Activity => After finding the line that holds "Senda cloth shoes" below, set down that line and the rest through the final one exactly, leaving the pictures out.

Supplied material =>
BEGIN

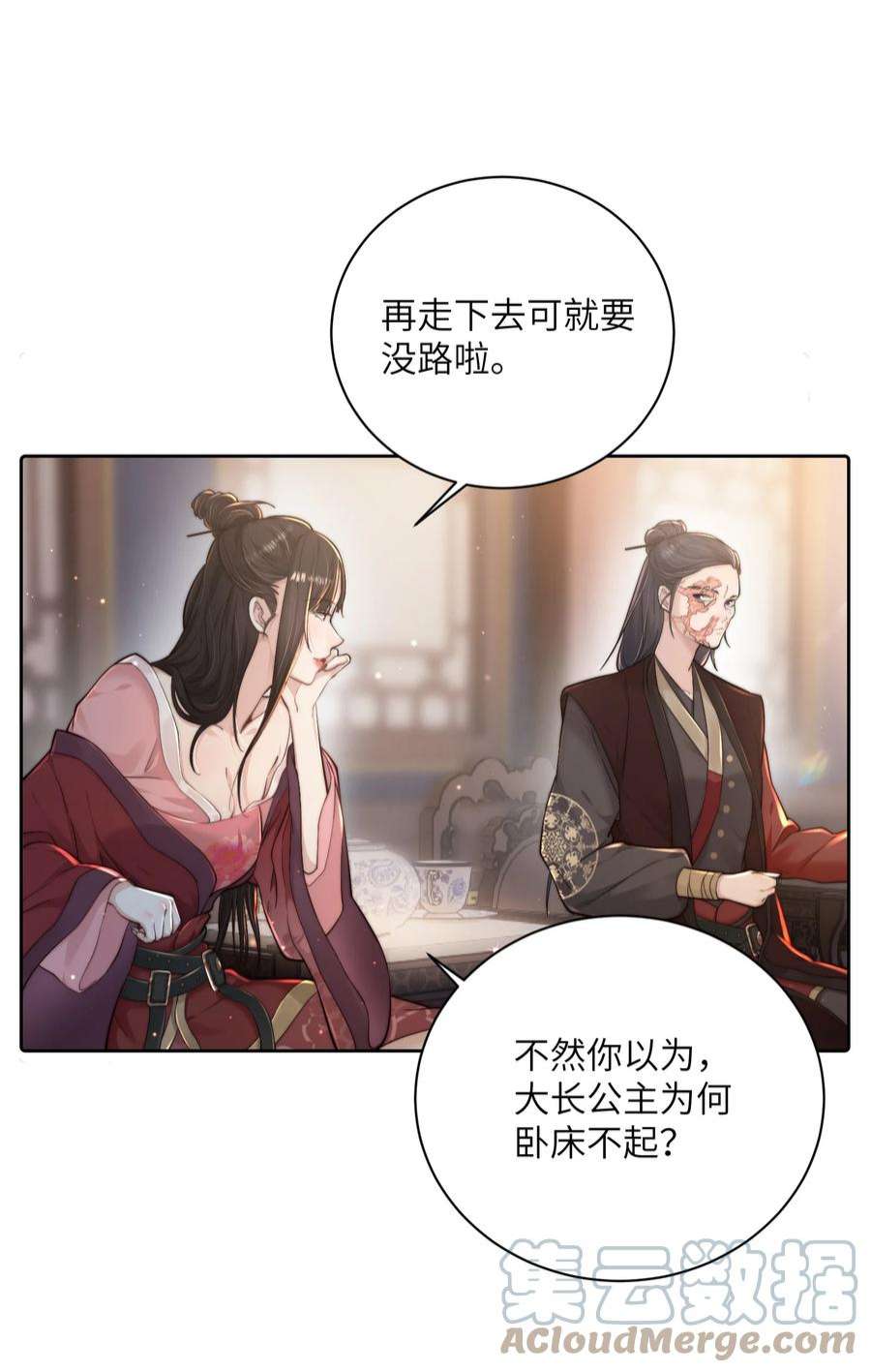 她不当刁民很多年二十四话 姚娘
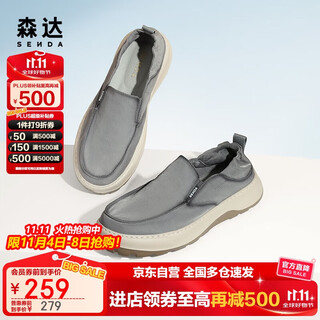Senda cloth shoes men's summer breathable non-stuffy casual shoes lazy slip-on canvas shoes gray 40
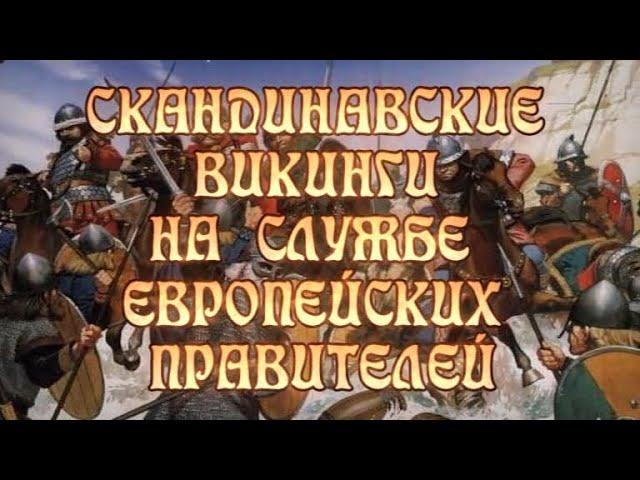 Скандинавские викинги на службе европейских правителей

END

Answer box =>
Senda cloth shoes men's summer breathable non-stuffy casual shoes lazy slip-on canvas shoes gray 40
 Скандинавские викинги на службе европейских правителей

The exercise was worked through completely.